Normal aging in human lumbar discs: An ultrastructural comparison

Abstract

The normal aging of the extracellular matrix and collagen content of the human lumbar intervertebral disc (IVD) remains relatively unknown despite vast amounts of basic science research, partly because of the use of inadequate surrogates for a truly normal, human IVD. Our objective in this study was to describe and compare the morphology and ultrastructure of lumbar IVDs in 2 groups of young (G1—<35 years) and elderly (G2—>65 years). Thirty L4-5 and L5-S1 discs per group were obtained during autopsies of presumably-asymptomatic individuals and analyzed with magnetic resonance imaging (MRI), a morphological grading scale, light microscopy, scanning electron microscopy (SEM) and immunohistochemistry (IHC) for collagen types I, II, III, IV, V, VI, IX and X. As expected, a mild to moderate degree of degeneration was present in G1 discs and significantly more advanced in G2. The extracellular matrix of G2 discs was significantly more compact with an increase of cartilaginous features such as large chondrocyte clusters.

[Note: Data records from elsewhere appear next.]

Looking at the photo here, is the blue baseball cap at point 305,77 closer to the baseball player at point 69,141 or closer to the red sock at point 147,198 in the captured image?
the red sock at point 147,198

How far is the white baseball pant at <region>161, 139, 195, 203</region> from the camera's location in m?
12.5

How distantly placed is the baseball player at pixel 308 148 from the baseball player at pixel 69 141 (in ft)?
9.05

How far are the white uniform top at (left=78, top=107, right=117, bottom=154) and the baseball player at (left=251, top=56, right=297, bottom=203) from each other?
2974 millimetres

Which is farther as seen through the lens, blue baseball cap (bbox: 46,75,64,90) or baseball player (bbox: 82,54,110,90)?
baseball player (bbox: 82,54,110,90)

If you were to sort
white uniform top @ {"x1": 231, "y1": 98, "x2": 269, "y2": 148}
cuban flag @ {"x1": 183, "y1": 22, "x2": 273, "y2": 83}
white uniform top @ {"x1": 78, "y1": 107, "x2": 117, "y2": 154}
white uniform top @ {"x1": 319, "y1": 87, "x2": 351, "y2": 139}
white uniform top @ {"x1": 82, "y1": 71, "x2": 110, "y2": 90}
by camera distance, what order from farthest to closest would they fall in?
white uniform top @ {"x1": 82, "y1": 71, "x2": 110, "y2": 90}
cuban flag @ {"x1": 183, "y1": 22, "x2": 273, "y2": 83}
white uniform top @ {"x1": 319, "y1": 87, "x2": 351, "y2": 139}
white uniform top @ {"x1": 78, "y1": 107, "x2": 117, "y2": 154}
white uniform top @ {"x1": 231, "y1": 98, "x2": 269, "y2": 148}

Elastic fibers were abundant in G1 specimens and their presence correlated more with age than with degeneration grade, being very rare in G2. SEM demonstrated persistence of basic structural characteristics such as denser lamellae with Sharpey-type insertions into the endplates despite advanced age or degeneration grades. Immunohistochemistry revealed type II collagen to be the most abundant type followed by collagen IV. All collagen types were detected in every disc sector except for type X collagen. Statistical analysis demonstrated a general decrease in collagen expression from G1 to G2 with an annular- and another nuclear-specific pattern. These results suggest modifications of IVD morphology do not differ between the anterior or posterior annulus but are more advanced or happen earlier in the posterior areas of the disc. This study finally describes the process of extracellular matrix modification during disc degeneration in an unselected, general population and demonstrates it is similar to the same process in the cervical spine as published previously.